Like most political and military leaders, German ruling elites had no idea what kind of war they were going to unleash in the summer of 1914. The war was neither short nor decisive as the Kaiser had promised and most generals had expected (“Home by Christmas”) but long, arduous, and demanding. The previously existing political and social tensions inside Wilhelmine society intensified despite the officially declared Burgfrieden among parties and public groups. Politicians and economic leaders, in addition to numerous academics and artists, lost all sense of proportion in advocating an all-out victorious peace (Siegfrieden) placing the accumulated gigantic costs of war on the defeated enemies’ side. After the largely indecisive battles of 1916, involving tremendous losses of men and materials, the economic and social conditions on the home front deteriorated further, while the perception of a superior German cultural and political system ultimately proved a chimera. All attempts to correct the political imbalance failed: while an emerging parliamentary majority of the Reichstag (the future “Weimar Coalition”) voted the famous Peace Resolution in July 1917 calling for a negotiated end to the war and major constitutional reforms, the Reichstag’s overwhelming support for the military to pursue its political and economic expansion in the east revealed again the fragile nature of any party political consensus and thus demonstrated the powerlessness of the German legislative under conditions of total war. On the other hand, Germany’s “political military dictatorship” between 1916 and 1918, headed by Hindenburg and Ludendorff, was largely built on sand.

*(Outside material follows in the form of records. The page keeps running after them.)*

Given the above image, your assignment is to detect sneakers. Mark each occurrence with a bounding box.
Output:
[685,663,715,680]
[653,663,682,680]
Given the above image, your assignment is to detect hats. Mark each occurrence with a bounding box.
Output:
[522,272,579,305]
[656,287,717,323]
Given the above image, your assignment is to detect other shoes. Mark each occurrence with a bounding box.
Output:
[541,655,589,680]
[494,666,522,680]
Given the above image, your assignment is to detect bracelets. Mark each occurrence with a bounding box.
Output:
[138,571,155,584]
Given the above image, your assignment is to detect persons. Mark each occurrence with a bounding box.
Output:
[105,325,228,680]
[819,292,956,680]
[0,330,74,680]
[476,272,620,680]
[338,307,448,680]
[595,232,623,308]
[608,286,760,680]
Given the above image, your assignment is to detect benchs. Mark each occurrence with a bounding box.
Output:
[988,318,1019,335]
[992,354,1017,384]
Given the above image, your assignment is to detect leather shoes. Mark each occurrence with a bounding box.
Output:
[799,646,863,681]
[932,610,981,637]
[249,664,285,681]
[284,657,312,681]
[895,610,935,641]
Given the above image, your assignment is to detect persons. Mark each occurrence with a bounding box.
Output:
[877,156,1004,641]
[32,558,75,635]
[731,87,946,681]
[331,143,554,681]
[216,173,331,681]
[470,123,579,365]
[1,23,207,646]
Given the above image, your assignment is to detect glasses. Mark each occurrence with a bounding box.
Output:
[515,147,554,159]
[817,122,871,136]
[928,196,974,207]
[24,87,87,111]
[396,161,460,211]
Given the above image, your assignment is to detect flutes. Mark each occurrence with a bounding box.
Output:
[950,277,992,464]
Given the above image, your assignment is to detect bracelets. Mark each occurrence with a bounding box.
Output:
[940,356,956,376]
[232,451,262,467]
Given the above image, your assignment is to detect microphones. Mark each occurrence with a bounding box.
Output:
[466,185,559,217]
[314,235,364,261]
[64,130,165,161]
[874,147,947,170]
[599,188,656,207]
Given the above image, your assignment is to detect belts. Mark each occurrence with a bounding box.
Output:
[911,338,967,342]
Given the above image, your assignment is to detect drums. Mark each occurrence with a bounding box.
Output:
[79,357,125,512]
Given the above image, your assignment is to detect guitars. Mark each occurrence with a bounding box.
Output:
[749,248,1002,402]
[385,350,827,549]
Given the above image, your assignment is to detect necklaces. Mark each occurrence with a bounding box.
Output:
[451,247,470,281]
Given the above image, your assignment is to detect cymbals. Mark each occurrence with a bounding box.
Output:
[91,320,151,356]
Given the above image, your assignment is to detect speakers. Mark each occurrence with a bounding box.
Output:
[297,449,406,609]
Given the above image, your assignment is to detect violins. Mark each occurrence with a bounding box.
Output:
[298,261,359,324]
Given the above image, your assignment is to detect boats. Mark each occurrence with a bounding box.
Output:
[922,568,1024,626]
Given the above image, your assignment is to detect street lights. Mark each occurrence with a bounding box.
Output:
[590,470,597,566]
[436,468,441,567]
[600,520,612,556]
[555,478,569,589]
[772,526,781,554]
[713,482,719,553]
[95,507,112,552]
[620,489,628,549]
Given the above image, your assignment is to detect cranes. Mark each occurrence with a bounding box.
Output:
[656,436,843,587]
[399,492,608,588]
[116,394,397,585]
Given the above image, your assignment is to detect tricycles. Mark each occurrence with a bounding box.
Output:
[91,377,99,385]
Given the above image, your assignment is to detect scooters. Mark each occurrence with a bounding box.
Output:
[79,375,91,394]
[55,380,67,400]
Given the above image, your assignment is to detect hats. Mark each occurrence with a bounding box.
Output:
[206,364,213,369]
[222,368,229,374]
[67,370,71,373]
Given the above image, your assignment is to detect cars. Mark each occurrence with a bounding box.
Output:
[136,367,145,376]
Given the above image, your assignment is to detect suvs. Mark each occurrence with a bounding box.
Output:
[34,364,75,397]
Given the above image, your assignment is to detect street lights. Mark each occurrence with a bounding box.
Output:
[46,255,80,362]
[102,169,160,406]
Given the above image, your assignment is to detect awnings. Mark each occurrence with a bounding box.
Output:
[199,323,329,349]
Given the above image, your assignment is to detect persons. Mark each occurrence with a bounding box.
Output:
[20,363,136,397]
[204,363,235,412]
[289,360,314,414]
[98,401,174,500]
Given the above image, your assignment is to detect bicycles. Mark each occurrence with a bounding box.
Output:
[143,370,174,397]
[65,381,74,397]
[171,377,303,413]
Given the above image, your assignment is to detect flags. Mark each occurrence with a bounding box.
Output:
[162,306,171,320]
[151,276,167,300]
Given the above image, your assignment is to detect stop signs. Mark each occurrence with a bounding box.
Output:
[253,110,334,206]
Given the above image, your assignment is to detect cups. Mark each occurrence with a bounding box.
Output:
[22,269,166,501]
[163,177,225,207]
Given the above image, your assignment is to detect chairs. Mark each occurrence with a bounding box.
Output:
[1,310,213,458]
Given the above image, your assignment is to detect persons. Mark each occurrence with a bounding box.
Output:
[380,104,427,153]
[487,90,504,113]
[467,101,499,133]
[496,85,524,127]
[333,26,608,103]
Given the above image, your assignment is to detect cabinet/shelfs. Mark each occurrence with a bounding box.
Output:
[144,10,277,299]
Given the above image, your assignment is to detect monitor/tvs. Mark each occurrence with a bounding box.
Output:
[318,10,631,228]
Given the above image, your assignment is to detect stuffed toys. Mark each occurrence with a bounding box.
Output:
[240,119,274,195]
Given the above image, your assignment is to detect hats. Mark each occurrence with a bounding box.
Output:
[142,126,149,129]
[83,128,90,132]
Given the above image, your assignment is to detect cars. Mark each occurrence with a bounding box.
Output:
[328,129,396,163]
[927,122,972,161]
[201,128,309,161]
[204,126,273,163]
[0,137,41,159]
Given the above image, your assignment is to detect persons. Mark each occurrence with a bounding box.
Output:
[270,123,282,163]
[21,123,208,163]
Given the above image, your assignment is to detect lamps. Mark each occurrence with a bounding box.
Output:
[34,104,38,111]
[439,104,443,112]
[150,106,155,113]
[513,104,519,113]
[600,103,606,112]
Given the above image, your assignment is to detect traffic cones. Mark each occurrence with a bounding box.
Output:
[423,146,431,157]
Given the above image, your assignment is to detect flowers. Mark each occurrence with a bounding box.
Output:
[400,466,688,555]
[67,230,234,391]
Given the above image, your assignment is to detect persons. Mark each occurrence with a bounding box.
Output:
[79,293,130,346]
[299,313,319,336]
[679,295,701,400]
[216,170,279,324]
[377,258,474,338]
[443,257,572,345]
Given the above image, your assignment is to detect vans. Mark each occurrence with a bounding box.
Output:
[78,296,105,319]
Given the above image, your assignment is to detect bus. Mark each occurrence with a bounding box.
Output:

Unable to turn the tide of the war in the west, the military possessed neither the capacity nor the stamina to achieve their self-proclaimed goals (the Hindenburg program). In the end German society suffered from profound economic and social antagonisms and contradictions that led to a widely felt estrangement with the ruling political and military elites. Germany did not lose the war because its armies were decisively beaten or diminished on the battlefields. Rather, soldiers and civilians suffered from general exhaustion and war fatigue that involved all aspects of lives. Thus, the revolution of 1918/19 was the unavoidable outcome of this self-inflicted catastrophe.


Gerhard Hirschfeld, Universität Stuttgart

This is an extended and revised version of my chapter "Germany" in: Horne, John (ed.): A Companion to World War I, Oxford et al., 2010. I thank the Editor and the Publisher for their permission to use it.